Year-long digital nomad visas

Interesting mini-trend with a couple of countries offering new year-long “digital nomad” visas.

Digital nomads and remote workers have long faced ambiguity when working while they travel, often skirting the law by working while visiting a country with a tourist visa. While other countries like Costa Rica, Mexico, Portugal and the Czech Republic have introduced visas for digital nomads, so far these have primarily targeted freelancers.

In contrast, the new Estonian Digital Nomad Visa (DNV) covers a broader range of digital nomads — in addition to freelancers, it also allows teleworking from Estonia if the person has a foreign employer or is a partner in a company registered abroad. This is great news for location-independent entrepreneurs around the world as it provides a legitimate way to live and work here for up to a year.

They only accept people with actual proven revenu as freelancers, company owners, or employees with a contract so it really is a working abroad visa, not a loose visiting one. I don’t see any direct mention of it so I’m not sure how that translates in terms of European travels but it probably means you could spend the bulk of your time in Estonia and use it as your base for multiple short trips across the continent.

The second one is much less interesting, to me anyway, but is useful as a second example of a potential new trend.

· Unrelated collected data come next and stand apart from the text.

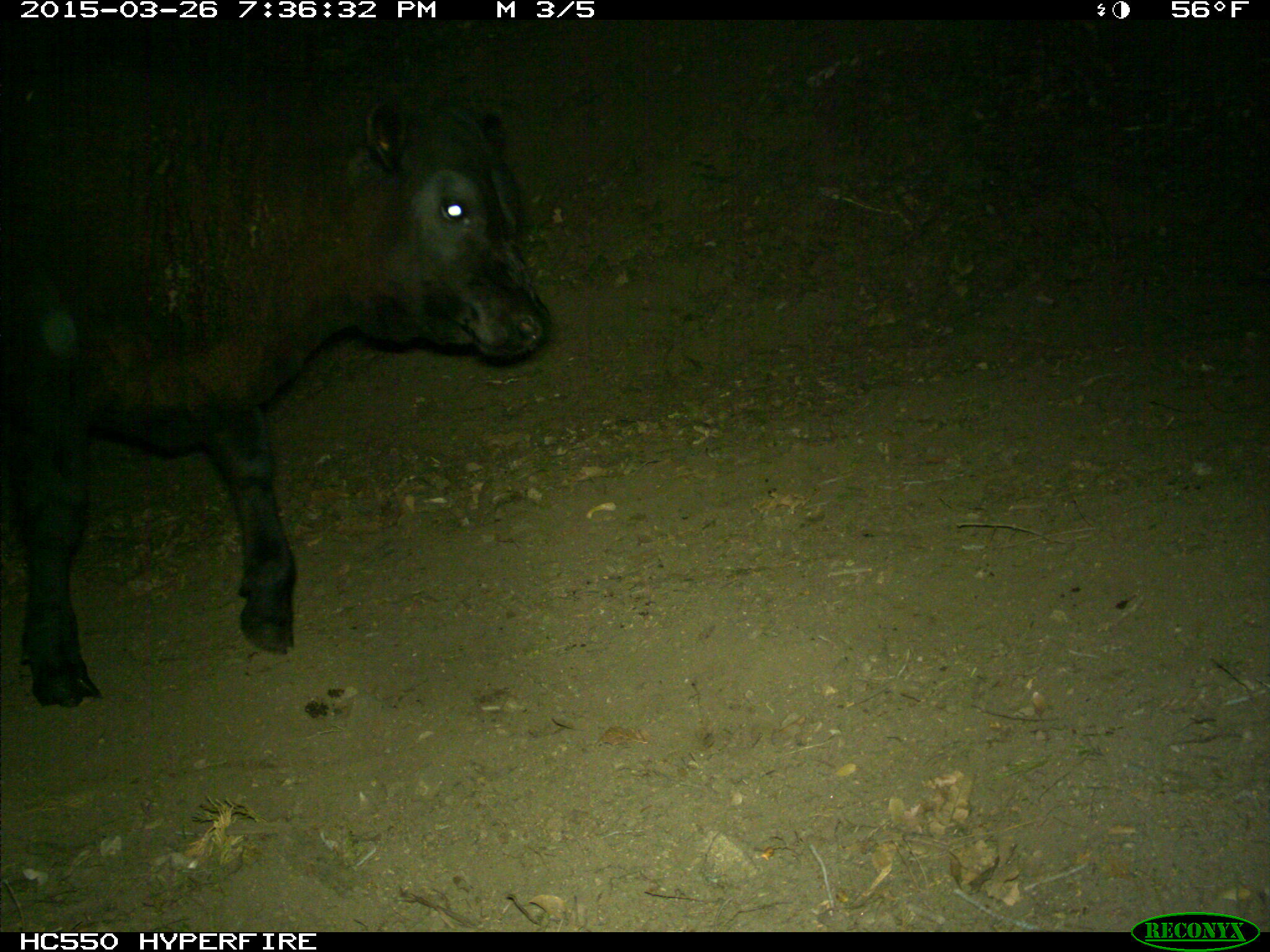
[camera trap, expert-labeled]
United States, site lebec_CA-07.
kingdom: Animalia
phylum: Chordata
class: Mammalia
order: Artiodactyla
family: Bovidae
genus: Bos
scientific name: Bos taurus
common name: domestic cow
Bos taurus (domestic cow).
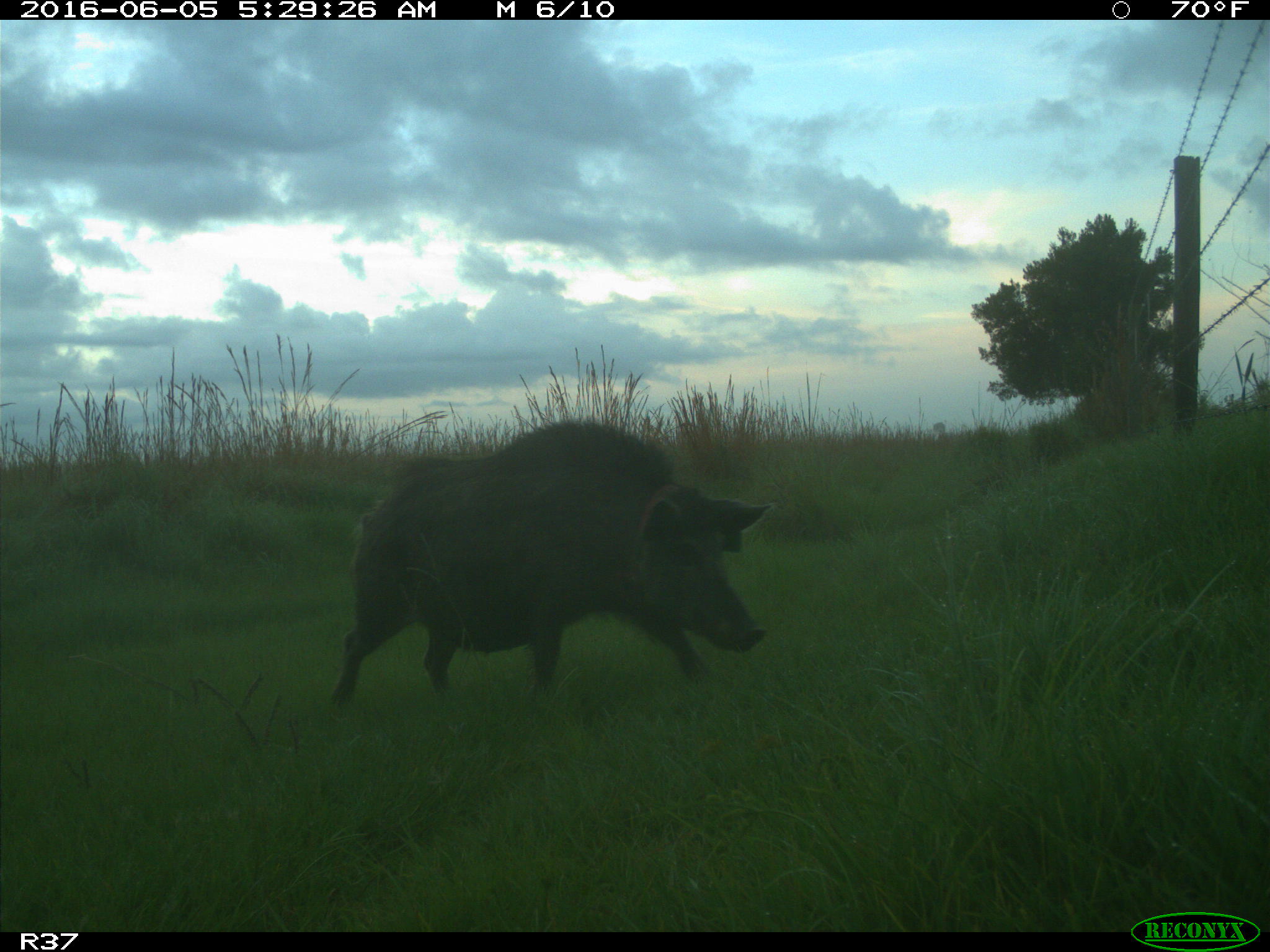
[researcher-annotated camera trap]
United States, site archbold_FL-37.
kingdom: Animalia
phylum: Chordata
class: Mammalia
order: Artiodactyla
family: Suidae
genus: Sus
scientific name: Sus scrofa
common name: wild boar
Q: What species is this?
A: Sus scrofa (wild boar).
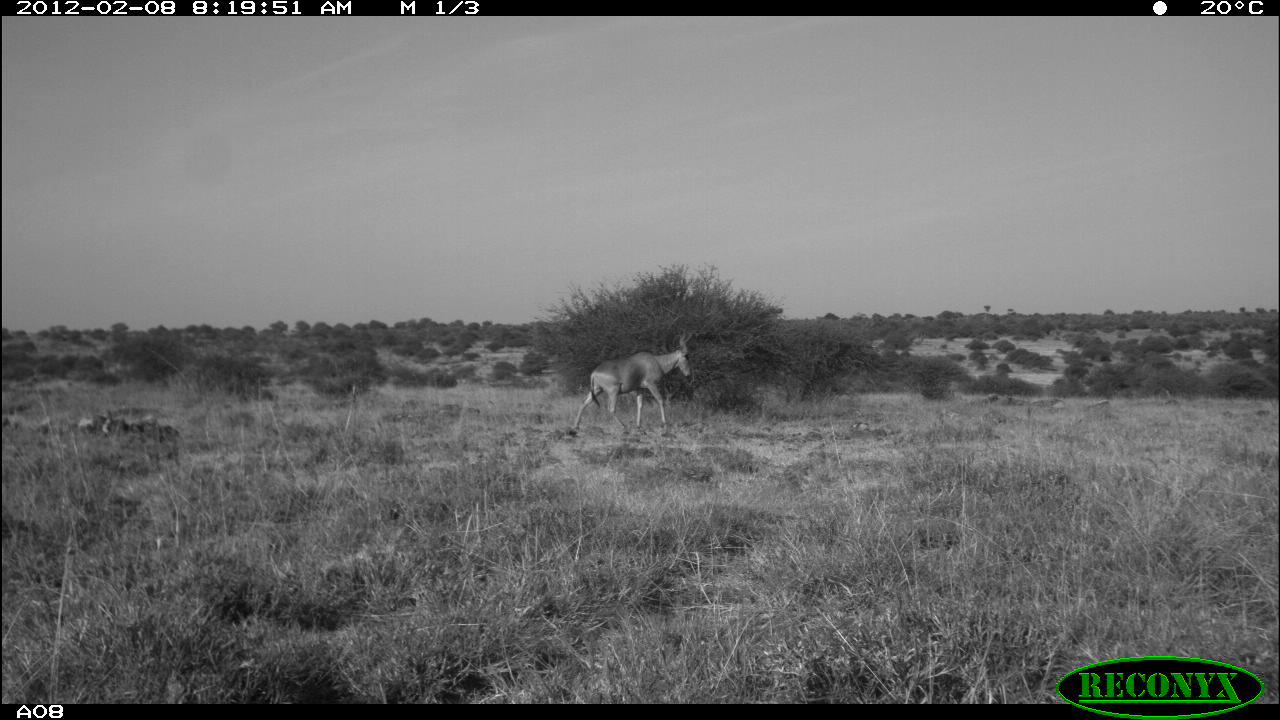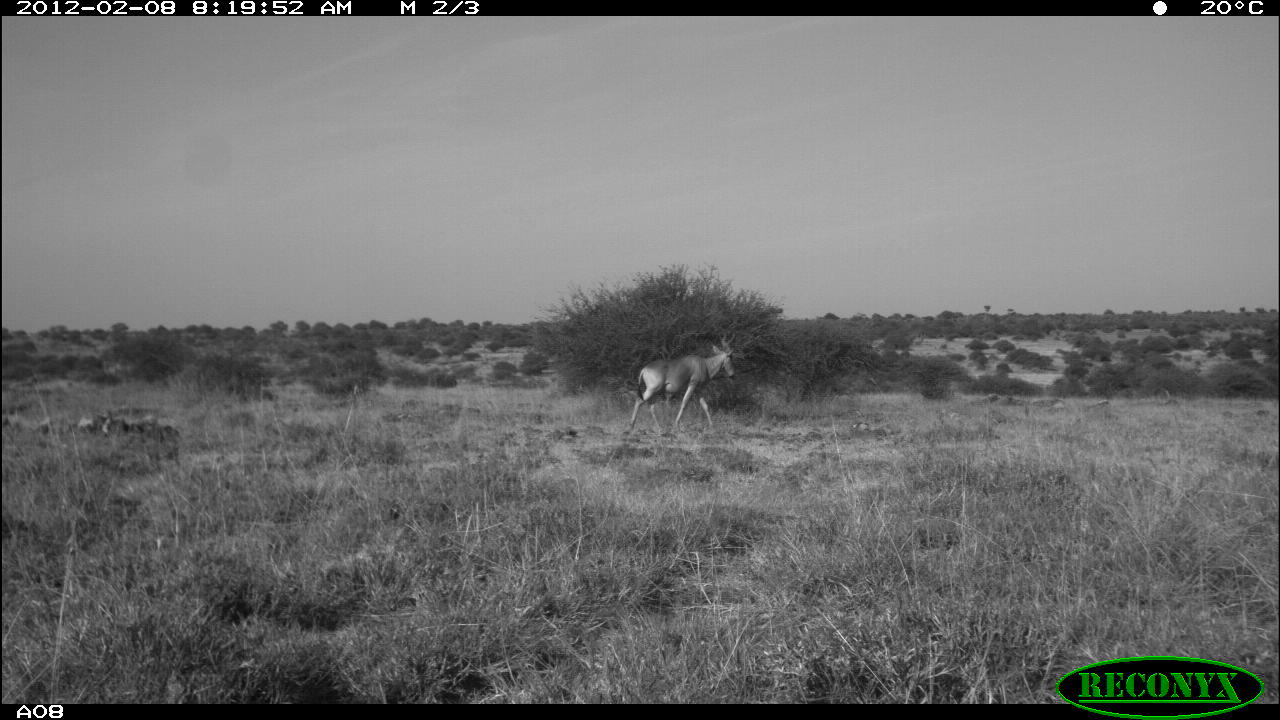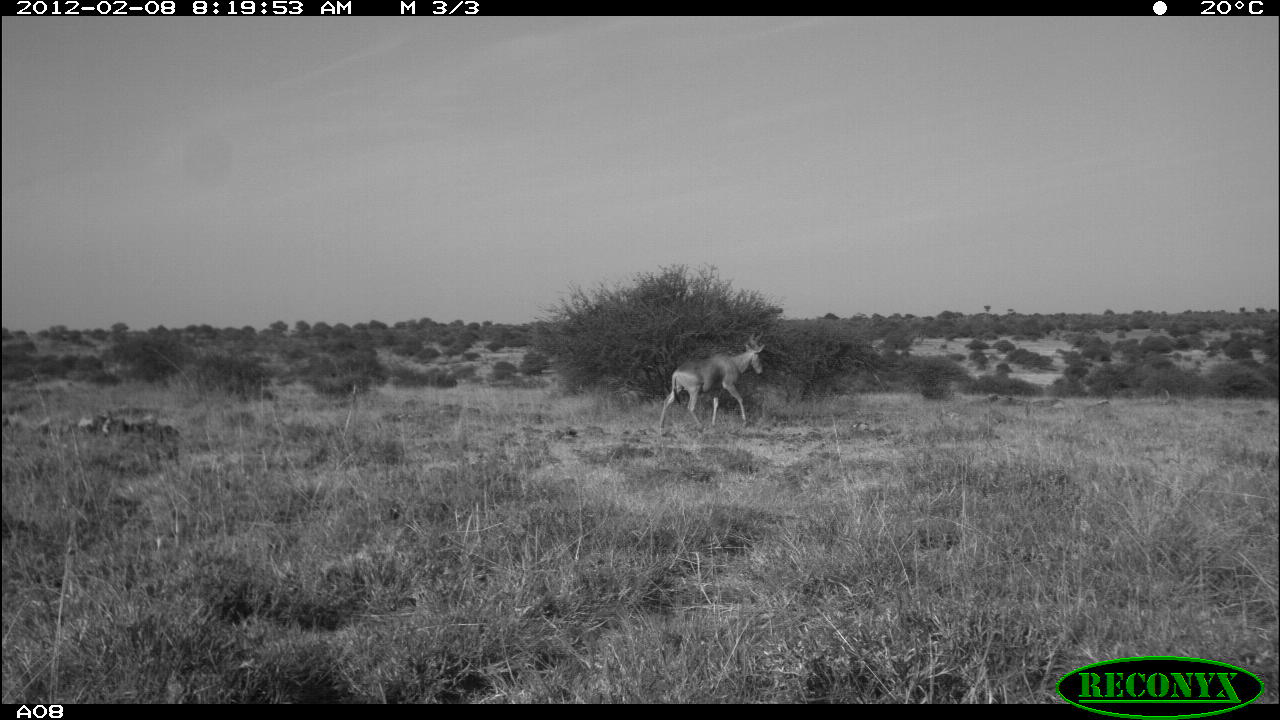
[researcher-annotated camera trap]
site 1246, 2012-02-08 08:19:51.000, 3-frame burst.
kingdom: Animalia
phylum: Chordata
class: Mammalia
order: Artiodactyla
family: Bovidae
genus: Alcelaphus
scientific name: Alcelaphus buselaphus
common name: hartebeest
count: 1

The government of Barbados has announced that it could soon be introducing the 12-month “Barbados Welcome Stamp” to allow visitors the option to work remotely from the island for a year at a time. [Editor’s note: applications opened on July 24 and the stamp costs US$2,000 per person or US$3,000 for families.]

The visa would allow people “to come and work from here overseas, digitally so, so that persons don’t need to remain in the countries in which they are”, said Prime Minister Mia Amor Mottley.

“You can come here and work for a couple months at a time; go back and come back,” she said.

The idea is based on the fact that the pandemic has shown that short-term travel is more difficult because of the requirements for rapid Covid-19 testing, which are not reliably available yet, and the fear people feel getting ill abroad.

This one is interesting because, where Estonia’s is a logical evolution of their e-Residency program, Barbados’ is an answer to travel restrictions related to COVID-19 and the sudden need for a different base of operations that some are feeling now.

Looking forward to who offers some other variation next. Thailand? Iceland? Greece?